Menurut Fatwa MUI No. 4 Tahun 2003 tentang Standarisasi Halal, ada empat kriteria dalam penggunaan nama dan bahan, di mana penggunaan nama yang mengarah kepada kekufuran dan kebatilan dilarang. “Kehalalan produk tidak bisa ditetapkan jika nama tersebut terasosiasi dengan produk haram,” jelas Asrorun.

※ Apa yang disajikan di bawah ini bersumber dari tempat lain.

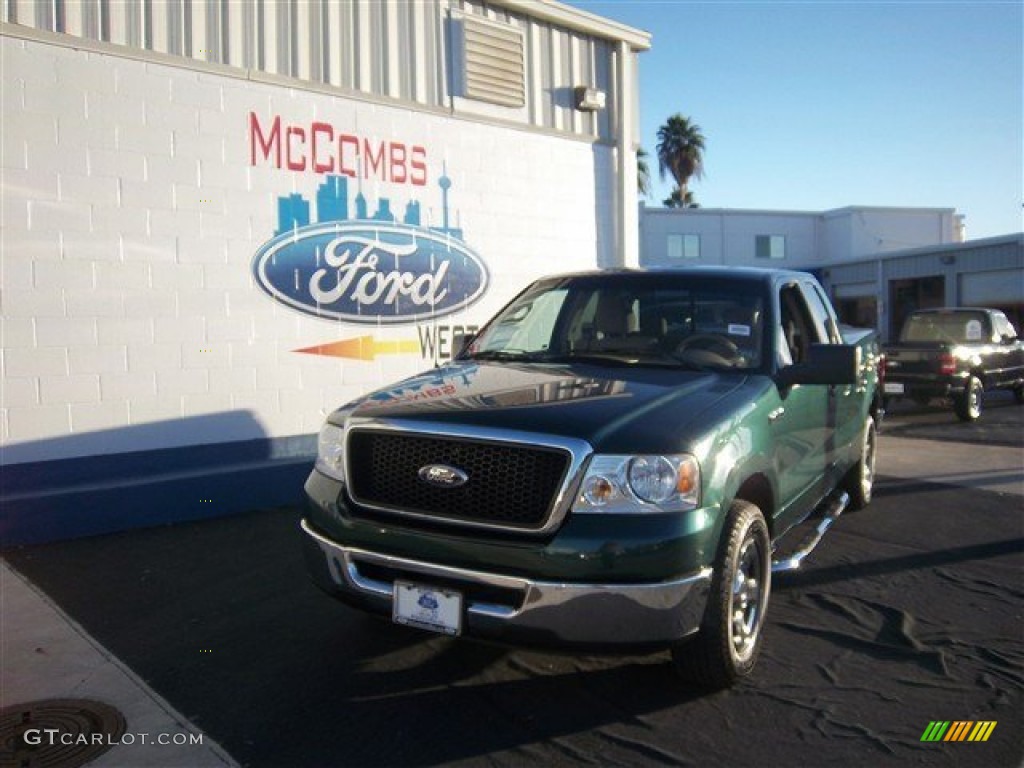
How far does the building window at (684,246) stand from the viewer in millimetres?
40344

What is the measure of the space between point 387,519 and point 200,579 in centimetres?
233

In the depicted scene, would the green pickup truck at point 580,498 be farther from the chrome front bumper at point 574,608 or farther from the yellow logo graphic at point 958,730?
the yellow logo graphic at point 958,730

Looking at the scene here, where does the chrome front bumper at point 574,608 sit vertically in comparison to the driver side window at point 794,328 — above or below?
below

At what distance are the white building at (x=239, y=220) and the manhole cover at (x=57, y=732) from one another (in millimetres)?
2685

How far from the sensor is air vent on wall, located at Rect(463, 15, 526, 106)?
8.30 metres

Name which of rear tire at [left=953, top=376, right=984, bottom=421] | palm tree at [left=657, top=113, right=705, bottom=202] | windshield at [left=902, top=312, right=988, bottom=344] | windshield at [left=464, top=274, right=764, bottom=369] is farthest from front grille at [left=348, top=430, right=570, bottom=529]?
palm tree at [left=657, top=113, right=705, bottom=202]

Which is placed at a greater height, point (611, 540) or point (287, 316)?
point (287, 316)

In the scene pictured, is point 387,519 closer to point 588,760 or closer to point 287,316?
point 588,760

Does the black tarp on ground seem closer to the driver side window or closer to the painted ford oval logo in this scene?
the driver side window

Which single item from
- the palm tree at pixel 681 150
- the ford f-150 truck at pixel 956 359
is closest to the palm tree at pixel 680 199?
the palm tree at pixel 681 150

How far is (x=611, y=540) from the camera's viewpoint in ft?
10.2

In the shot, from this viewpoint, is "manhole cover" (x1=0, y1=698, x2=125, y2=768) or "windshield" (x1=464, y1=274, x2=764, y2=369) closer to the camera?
"manhole cover" (x1=0, y1=698, x2=125, y2=768)

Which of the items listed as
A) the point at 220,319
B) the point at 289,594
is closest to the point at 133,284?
the point at 220,319

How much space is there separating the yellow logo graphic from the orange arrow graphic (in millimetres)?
5443
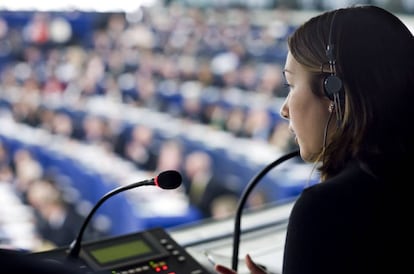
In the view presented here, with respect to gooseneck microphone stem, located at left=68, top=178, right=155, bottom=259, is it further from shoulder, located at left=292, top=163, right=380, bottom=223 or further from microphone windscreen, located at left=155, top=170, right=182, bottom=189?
shoulder, located at left=292, top=163, right=380, bottom=223

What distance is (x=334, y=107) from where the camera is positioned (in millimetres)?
984

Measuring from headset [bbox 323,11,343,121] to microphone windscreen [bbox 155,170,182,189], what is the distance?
247 mm

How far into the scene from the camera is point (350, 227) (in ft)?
2.94

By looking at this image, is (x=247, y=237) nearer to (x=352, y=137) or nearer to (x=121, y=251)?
(x=121, y=251)

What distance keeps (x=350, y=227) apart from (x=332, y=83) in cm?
20

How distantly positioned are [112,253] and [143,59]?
37.9ft

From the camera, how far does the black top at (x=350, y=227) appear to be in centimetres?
89

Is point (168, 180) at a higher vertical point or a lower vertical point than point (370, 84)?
lower

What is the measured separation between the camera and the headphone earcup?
94 centimetres

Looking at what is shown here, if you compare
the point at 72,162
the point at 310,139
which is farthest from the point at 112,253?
the point at 72,162

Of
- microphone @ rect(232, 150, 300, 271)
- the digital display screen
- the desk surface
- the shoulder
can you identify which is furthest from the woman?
the desk surface

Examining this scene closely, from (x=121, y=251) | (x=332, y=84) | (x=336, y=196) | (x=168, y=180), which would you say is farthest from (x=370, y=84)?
(x=121, y=251)

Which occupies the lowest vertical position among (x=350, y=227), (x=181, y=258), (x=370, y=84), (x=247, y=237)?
(x=247, y=237)

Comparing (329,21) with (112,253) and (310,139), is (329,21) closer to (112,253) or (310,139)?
(310,139)
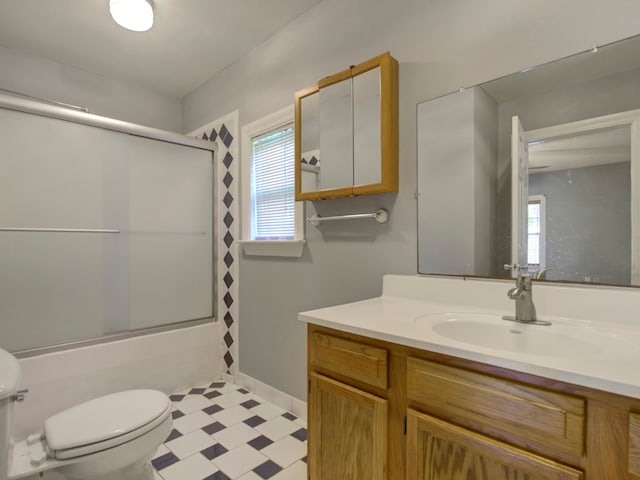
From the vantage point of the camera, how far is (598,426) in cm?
67

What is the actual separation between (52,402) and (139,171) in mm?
1474

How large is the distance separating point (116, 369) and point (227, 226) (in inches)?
46.8

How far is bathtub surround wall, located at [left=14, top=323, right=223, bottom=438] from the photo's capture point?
1820 mm

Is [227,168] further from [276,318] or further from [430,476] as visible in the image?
[430,476]

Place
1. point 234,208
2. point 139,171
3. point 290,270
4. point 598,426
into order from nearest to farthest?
point 598,426 → point 290,270 → point 139,171 → point 234,208

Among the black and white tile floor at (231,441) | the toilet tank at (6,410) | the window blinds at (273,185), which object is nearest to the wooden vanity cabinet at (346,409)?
the black and white tile floor at (231,441)

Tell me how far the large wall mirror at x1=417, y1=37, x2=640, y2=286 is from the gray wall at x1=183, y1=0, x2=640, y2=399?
7 centimetres

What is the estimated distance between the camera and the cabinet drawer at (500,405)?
70 centimetres

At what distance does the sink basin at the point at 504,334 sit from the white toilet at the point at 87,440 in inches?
44.4

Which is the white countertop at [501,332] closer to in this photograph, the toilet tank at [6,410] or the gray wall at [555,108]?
the gray wall at [555,108]

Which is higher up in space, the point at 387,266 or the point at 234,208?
the point at 234,208

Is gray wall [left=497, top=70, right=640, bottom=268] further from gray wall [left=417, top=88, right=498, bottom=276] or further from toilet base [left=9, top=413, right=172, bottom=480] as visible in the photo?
toilet base [left=9, top=413, right=172, bottom=480]

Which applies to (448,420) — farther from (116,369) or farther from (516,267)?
(116,369)

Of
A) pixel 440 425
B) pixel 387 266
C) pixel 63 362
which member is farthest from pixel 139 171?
pixel 440 425
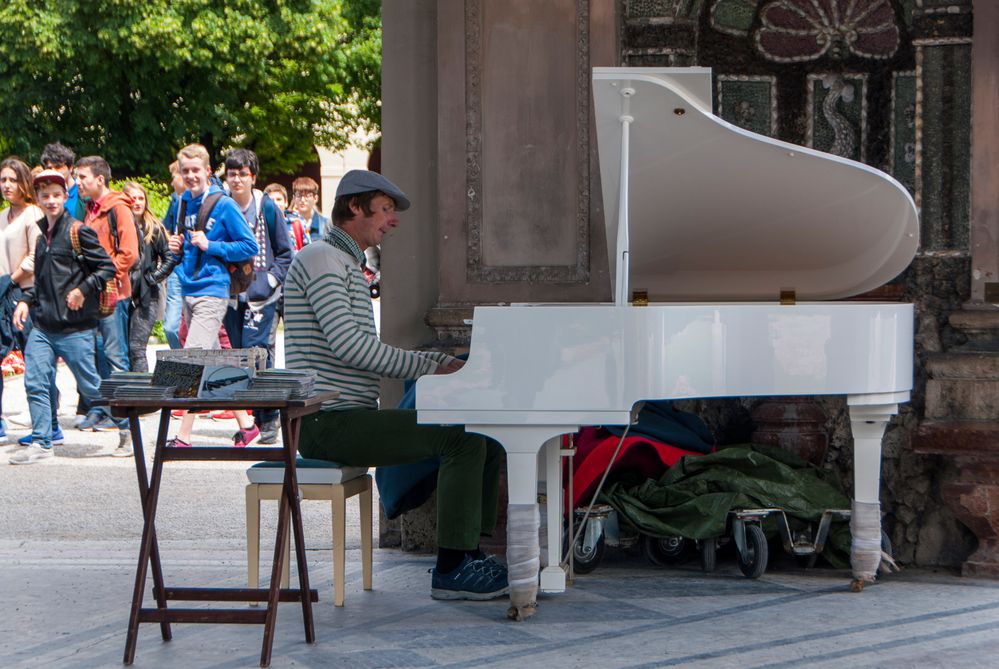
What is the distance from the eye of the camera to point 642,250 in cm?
524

Dia juga menyoroti bahwa produk-produk tersebut memperoleh sertifikat halal melalui jalur Self Declare, tanpa melalui audit dari Lembaga Pemeriksa Halal dan tanpa penetapan kehalalan oleh Komisi Fatwa MUI. “Karena itu, MUI tidak bertanggung jawab atas klaim kehalalan produk-produk tersebut,” tegasnya.
Pandangan Kemenag
Sementara itu, Kepala Pusat Registrasi dan Sertifikasi Halal BPJPH Kemenag, Mamat Salamet Burhanudin, menjelaskan bahwa penetapan halal untuk produk dengan nama ‘beer’, ‘wine’, dan ‘tuak’ telah melalui mekanisme yang berlaku. Ia menegaskan bahwa produk-produk tersebut terjamin kehalalannya.
“Masyarakat tidak perlu ragu tentang produk bersertifikat halal karena telah melalui proses sertifikasi yang sesuai dengan mekanisme,” ungkap Mamat.
Menurutnya, penamaan produk halal sudah diatur dalam regulasi SNI 99004:2021 dan Fatwa MUI No. 44 Tahun 2020. Meskipun demikian, sejumlah nama produk yang kontroversial tersebut sempat muncul dalam laman BPJPH namun kini telah dihapus setelah masalah ini mendapat perhatian publik.
Perlu diketahui bahwa sertifikasi halal kini tidak lagi dipegang oleh LPPOM MUI, melainkan oleh BPJPH Kemenag.